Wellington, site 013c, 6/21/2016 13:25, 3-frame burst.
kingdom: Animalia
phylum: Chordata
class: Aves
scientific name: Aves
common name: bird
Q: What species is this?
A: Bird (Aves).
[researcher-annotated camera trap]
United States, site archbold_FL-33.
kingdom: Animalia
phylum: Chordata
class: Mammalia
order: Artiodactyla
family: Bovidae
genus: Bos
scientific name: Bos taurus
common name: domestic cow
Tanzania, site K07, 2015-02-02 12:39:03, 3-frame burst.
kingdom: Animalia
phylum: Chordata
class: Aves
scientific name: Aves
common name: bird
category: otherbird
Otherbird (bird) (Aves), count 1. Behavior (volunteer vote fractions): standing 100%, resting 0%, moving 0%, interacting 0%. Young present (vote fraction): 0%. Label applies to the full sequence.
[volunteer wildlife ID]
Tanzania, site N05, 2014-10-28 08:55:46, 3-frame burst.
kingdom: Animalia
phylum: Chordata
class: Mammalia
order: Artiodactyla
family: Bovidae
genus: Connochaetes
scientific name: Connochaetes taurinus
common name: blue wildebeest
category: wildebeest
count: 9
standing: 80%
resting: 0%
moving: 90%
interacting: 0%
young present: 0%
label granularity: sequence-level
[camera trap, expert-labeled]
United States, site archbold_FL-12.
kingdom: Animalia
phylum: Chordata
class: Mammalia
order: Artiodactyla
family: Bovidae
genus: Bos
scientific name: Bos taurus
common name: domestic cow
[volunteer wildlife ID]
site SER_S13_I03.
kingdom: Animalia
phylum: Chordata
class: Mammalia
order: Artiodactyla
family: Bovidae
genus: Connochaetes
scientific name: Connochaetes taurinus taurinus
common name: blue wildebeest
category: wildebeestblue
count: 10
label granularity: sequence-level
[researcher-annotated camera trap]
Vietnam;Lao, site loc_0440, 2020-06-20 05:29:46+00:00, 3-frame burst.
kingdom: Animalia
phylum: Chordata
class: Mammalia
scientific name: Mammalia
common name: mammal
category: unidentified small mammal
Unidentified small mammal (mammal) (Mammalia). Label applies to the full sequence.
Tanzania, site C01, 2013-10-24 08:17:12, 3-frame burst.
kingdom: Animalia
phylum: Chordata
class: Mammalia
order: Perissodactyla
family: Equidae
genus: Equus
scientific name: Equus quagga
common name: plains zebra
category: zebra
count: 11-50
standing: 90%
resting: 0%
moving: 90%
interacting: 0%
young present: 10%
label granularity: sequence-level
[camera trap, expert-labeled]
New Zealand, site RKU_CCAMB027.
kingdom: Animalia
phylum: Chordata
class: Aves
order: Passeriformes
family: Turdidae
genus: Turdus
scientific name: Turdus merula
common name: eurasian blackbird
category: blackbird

• **GOAL OF THE EXERCISE**:
The line with "Tanzania, site N05, 2014-10-28", plus every line after it through the end of the listing, needs to be repeated exactly; nothing else belongs in the reply.

• **REPLY**:
Tanzania, site N05, 2014-10-28 08:55:46, 3-frame burst.
kingdom: Animalia
phylum: Chordata
class: Mammalia
order: Artiodactyla
family: Bovidae
genus: Connochaetes
scientific name: Connochaetes taurinus
common name: blue wildebeest
category: wildebeest
count: 9
standing: 80%
resting: 0%
moving: 90%
interacting: 0%
young present: 0%
label granularity: sequence-level
[camera trap, expert-labeled]
United States, site archbold_FL-12.
kingdom: Animalia
phylum: Chordata
class: Mammalia
order: Artiodactyla
family: Bovidae
genus: Bos
scientific name: Bos taurus
common name: domestic cow
[volunteer wildlife ID]
site SER_S13_I03.
kingdom: Animalia
phylum: Chordata
class: Mammalia
order: Artiodactyla
family: Bovidae
genus: Connochaetes
scientific name: Connochaetes taurinus taurinus
common name: blue wildebeest
category: wildebeestblue
count: 10
label granularity: sequence-level
[researcher-annotated camera trap]
Vietnam;Lao, site loc_0440, 2020-06-20 05:29:46+00:00, 3-frame burst.
kingdom: Animalia
phylum: Chordata
class: Mammalia
scientific name: Mammalia
common name: mammal
category: unidentified small mammal
Unidentified small mammal (mammal) (Mammalia). Label applies to the full sequence.
Tanzania, site C01, 2013-10-24 08:17:12, 3-frame burst.
kingdom: Animalia
phylum: Chordata
class: Mammalia
order: Perissodactyla
family: Equidae
genus: Equus
scientific name: Equus quagga
common name: plains zebra
category: zebra
count: 11-50
standing: 90%
resting: 0%
moving: 90%
interacting: 0%
young present: 10%
label granularity: sequence-level
[camera trap, expert-labeled]
New Zealand, site RKU_CCAMB027.
kingdom: Animalia
phylum: Chordata
class: Aves
order: Passeriformes
family: Turdidae
genus: Turdus
scientific name: Turdus merula
common name: eurasian blackbird
category: blackbird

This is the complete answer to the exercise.